* [EXERCISE INSTRUCTIONS]
Exactly as given, reproduce the records in full.

[GIVEN DATA — start]

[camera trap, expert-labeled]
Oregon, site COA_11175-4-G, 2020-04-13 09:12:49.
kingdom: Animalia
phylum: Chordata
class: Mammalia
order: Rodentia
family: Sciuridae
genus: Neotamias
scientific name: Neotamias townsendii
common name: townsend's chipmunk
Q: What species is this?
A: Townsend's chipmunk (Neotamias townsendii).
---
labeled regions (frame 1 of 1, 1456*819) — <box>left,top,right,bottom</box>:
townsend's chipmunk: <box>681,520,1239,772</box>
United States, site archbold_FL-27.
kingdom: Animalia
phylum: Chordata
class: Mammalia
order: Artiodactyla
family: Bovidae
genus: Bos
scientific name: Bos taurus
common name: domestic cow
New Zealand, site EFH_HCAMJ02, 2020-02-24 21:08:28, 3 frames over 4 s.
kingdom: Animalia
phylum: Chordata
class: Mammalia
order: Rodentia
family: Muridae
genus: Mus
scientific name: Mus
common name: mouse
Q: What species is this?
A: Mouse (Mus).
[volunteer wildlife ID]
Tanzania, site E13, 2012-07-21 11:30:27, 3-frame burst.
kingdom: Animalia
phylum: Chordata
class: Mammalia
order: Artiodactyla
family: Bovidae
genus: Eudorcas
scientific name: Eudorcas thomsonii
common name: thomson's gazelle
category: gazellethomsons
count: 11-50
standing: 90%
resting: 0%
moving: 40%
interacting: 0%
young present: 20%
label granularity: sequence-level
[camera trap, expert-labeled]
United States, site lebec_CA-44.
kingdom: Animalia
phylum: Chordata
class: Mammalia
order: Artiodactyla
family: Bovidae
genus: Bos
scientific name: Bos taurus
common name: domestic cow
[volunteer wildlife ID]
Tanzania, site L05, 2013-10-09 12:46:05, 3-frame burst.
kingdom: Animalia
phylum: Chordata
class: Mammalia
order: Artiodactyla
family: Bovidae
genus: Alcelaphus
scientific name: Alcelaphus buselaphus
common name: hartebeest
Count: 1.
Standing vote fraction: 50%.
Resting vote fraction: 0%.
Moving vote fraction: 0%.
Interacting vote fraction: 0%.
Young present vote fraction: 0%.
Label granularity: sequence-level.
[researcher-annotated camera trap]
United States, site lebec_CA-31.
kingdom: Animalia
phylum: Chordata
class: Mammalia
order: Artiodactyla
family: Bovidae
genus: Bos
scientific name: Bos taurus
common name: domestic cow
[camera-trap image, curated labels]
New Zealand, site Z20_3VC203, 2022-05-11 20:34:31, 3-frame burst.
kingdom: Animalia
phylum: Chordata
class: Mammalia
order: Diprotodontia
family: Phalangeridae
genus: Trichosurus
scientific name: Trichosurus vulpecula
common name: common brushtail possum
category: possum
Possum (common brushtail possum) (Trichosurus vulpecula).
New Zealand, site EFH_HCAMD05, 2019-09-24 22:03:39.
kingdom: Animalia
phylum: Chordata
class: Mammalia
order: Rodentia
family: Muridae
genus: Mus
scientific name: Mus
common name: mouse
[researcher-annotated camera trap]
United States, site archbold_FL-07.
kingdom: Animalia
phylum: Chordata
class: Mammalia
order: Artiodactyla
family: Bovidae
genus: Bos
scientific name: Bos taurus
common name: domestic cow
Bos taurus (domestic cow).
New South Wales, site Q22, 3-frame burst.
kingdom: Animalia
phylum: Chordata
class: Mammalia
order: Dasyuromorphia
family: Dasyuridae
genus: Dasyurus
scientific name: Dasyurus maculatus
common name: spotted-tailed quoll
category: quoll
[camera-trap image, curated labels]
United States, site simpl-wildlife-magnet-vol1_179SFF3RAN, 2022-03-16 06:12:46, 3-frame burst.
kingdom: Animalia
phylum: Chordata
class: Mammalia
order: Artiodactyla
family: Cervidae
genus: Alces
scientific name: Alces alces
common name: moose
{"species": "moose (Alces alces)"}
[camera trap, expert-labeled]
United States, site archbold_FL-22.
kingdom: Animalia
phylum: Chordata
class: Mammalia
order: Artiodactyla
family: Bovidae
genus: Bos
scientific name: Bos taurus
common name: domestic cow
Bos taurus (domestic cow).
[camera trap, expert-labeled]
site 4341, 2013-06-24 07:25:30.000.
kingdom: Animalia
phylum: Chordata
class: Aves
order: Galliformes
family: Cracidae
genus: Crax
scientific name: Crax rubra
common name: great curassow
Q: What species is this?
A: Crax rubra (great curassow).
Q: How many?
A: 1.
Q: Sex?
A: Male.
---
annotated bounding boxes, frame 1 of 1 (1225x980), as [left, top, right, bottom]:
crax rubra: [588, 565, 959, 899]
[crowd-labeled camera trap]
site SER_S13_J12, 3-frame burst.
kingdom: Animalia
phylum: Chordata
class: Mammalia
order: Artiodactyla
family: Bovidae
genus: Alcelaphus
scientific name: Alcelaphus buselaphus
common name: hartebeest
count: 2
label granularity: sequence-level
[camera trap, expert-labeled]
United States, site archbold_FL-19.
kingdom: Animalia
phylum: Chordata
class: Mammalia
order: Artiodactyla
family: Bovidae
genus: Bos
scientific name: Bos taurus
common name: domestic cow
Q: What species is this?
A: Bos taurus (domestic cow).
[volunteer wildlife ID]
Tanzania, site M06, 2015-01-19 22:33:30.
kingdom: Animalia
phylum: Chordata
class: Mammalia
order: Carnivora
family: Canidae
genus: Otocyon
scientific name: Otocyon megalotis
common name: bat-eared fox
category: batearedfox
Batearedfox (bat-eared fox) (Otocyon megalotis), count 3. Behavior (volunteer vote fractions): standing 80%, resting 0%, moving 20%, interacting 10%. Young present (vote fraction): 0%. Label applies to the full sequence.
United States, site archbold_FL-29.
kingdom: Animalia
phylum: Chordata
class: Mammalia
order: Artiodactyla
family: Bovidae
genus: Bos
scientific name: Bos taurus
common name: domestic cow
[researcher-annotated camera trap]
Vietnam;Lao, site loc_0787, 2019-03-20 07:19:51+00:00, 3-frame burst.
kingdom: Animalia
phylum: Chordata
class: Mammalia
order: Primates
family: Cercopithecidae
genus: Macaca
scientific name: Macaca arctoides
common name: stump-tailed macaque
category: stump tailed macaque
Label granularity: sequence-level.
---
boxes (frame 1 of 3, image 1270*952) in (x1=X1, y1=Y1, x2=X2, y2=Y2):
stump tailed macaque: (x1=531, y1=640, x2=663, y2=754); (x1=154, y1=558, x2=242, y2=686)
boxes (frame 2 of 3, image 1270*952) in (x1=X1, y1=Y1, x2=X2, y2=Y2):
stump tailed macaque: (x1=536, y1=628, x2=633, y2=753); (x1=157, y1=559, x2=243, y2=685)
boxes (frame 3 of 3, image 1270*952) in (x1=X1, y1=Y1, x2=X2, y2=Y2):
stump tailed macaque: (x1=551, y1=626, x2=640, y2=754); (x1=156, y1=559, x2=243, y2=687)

[GIVEN DATA — finish]

* [TASK SOLUTION]
[camera trap, expert-labeled]
Oregon, site COA_11175-4-G, 2020-04-13 09:12:49.
kingdom: Animalia
phylum: Chordata
class: Mammalia
order: Rodentia
family: Sciuridae
genus: Neotamias
scientific name: Neotamias townsendii
common name: townsend's chipmunk
Q: What species is this?
A: Townsend's chipmunk (Neotamias townsendii).
---
labeled regions (frame 1 of 1, 1456*819) — <box>left,top,right,bottom</box>:
townsend's chipmunk: <box>681,520,1239,772</box>
United States, site archbold_FL-27.
kingdom: Animalia
phylum: Chordata
class: Mammalia
order: Artiodactyla
family: Bovidae
genus: Bos
scientific name: Bos taurus
common name: domestic cow
New Zealand, site EFH_HCAMJ02, 2020-02-24 21:08:28, 3 frames over 4 s.
kingdom: Animalia
phylum: Chordata
class: Mammalia
order: Rodentia
family: Muridae
genus: Mus
scientific name: Mus
common name: mouse
Q: What species is this?
A: Mouse (Mus).
[volunteer wildlife ID]
Tanzania, site E13, 2012-07-21 11:30:27, 3-frame burst.
kingdom: Animalia
phylum: Chordata
class: Mammalia
order: Artiodactyla
family: Bovidae
genus: Eudorcas
scientific name: Eudorcas thomsonii
common name: thomson's gazelle
category: gazellethomsons
count: 11-50
standing: 90%
resting: 0%
moving: 40%
interacting: 0%
young present: 20%
label granularity: sequence-level
[camera trap, expert-labeled]
United States, site lebec_CA-44.
kingdom: Animalia
phylum: Chordata
class: Mammalia
order: Artiodactyla
family: Bovidae
genus: Bos
scientific name: Bos taurus
common name: domestic cow
[volunteer wildlife ID]
Tanzania, site L05, 2013-10-09 12:46:05, 3-frame burst.
kingdom: Animalia
phylum: Chordata
class: Mammalia
order: Artiodactyla
family: Bovidae
genus: Alcelaphus
scientific name: Alcelaphus buselaphus
common name: hartebeest
Count: 1.
Standing vote fraction: 50%.
Resting vote fraction: 0%.
Moving vote fraction: 0%.
Interacting vote fraction: 0%.
Young present vote fraction: 0%.
Label granularity: sequence-level.
[researcher-annotated camera trap]
United States, site lebec_CA-31.
kingdom: Animalia
phylum: Chordata
class: Mammalia
order: Artiodactyla
family: Bovidae
genus: Bos
scientific name: Bos taurus
common name: domestic cow
[camera-trap image, curated labels]
New Zealand, site Z20_3VC203, 2022-05-11 20:34:31, 3-frame burst.
kingdom: Animalia
phylum: Chordata
class: Mammalia
order: Diprotodontia
family: Phalangeridae
genus: Trichosurus
scientific name: Trichosurus vulpecula
common name: common brushtail possum
category: possum
Possum (common brushtail possum) (Trichosurus vulpecula).
New Zealand, site EFH_HCAMD05, 2019-09-24 22:03:39.
kingdom: Animalia
phylum: Chordata
class: Mammalia
order: Rodentia
family: Muridae
genus: Mus
scientific name: Mus
common name: mouse
[researcher-annotated camera trap]
United States, site archbold_FL-07.
kingdom: Animalia
phylum: Chordata
class: Mammalia
order: Artiodactyla
family: Bovidae
genus: Bos
scientific name: Bos taurus
common name: domestic cow
Bos taurus (domestic cow).
New South Wales, site Q22, 3-frame burst.
kingdom: Animalia
phylum: Chordata
class: Mammalia
order: Dasyuromorphia
family: Dasyuridae
genus: Dasyurus
scientific name: Dasyurus maculatus
common name: spotted-tailed quoll
category: quoll
[camera-trap image, curated labels]
United States, site simpl-wildlife-magnet-vol1_179SFF3RAN, 2022-03-16 06:12:46, 3-frame burst.
kingdom: Animalia
phylum: Chordata
class: Mammalia
order: Artiodactyla
family: Cervidae
genus: Alces
scientific name: Alces alces
common name: moose
{"species": "moose (Alces alces)"}
[camera trap, expert-labeled]
United States, site archbold_FL-22.
kingdom: Animalia
phylum: Chordata
class: Mammalia
order: Artiodactyla
family: Bovidae
genus: Bos
scientific name: Bos taurus
common name: domestic cow
Bos taurus (domestic cow).
[camera trap, expert-labeled]
site 4341, 2013-06-24 07:25:30.000.
kingdom: Animalia
phylum: Chordata
class: Aves
order: Galliformes
family: Cracidae
genus: Crax
scientific name: Crax rubra
common name: great curassow
Q: What species is this?
A: Crax rubra (great curassow).
Q: How many?
A: 1.
Q: Sex?
A: Male.
---
annotated bounding boxes, frame 1 of 1 (1225x980), as [left, top, right, bottom]:
crax rubra: [588, 565, 959, 899]
[crowd-labeled camera trap]
site SER_S13_J12, 3-frame burst.
kingdom: Animalia
phylum: Chordata
class: Mammalia
order: Artiodactyla
family: Bovidae
genus: Alcelaphus
scientific name: Alcelaphus buselaphus
common name: hartebeest
count: 2
label granularity: sequence-level
[camera trap, expert-labeled]
United States, site archbold_FL-19.
kingdom: Animalia
phylum: Chordata
class: Mammalia
order: Artiodactyla
family: Bovidae
genus: Bos
scientific name: Bos taurus
common name: domestic cow
Q: What species is this?
A: Bos taurus (domestic cow).
[volunteer wildlife ID]
Tanzania, site M06, 2015-01-19 22:33:30.
kingdom: Animalia
phylum: Chordata
class: Mammalia
order: Carnivora
family: Canidae
genus: Otocyon
scientific name: Otocyon megalotis
common name: bat-eared fox
category: batearedfox
Batearedfox (bat-eared fox) (Otocyon megalotis), count 3. Behavior (volunteer vote fractions): standing 80%, resting 0%, moving 20%, interacting 10%. Young present (vote fraction): 0%. Label applies to the full sequence.
United States, site archbold_FL-29.
kingdom: Animalia
phylum: Chordata
class: Mammalia
order: Artiodactyla
family: Bovidae
genus: Bos
scientific name: Bos taurus
common name: domestic cow
[researcher-annotated camera trap]
Vietnam;Lao, site loc_0787, 2019-03-20 07:19:51+00:00, 3-frame burst.
kingdom: Animalia
phylum: Chordata
class: Mammalia
order: Primates
family: Cercopithecidae
genus: Macaca
scientific name: Macaca arctoides
common name: stump-tailed macaque
category: stump tailed macaque
Label granularity: sequence-level.
---
boxes (frame 1 of 3, image 1270*952) in (x1=X1, y1=Y1, x2=X2, y2=Y2):
stump tailed macaque: (x1=531, y1=640, x2=663, y2=754); (x1=154, y1=558, x2=242, y2=686)
boxes (frame 2 of 3, image 1270*952) in (x1=X1, y1=Y1, x2=X2, y2=Y2):
stump tailed macaque: (x1=536, y1=628, x2=633, y2=753); (x1=157, y1=559, x2=243, y2=685)
boxes (frame 3 of 3, image 1270*952) in (x1=X1, y1=Y1, x2=X2, y2=Y2):
stump tailed macaque: (x1=551, y1=626, x2=640, y2=754); (x1=156, y1=559, x2=243, y2=687)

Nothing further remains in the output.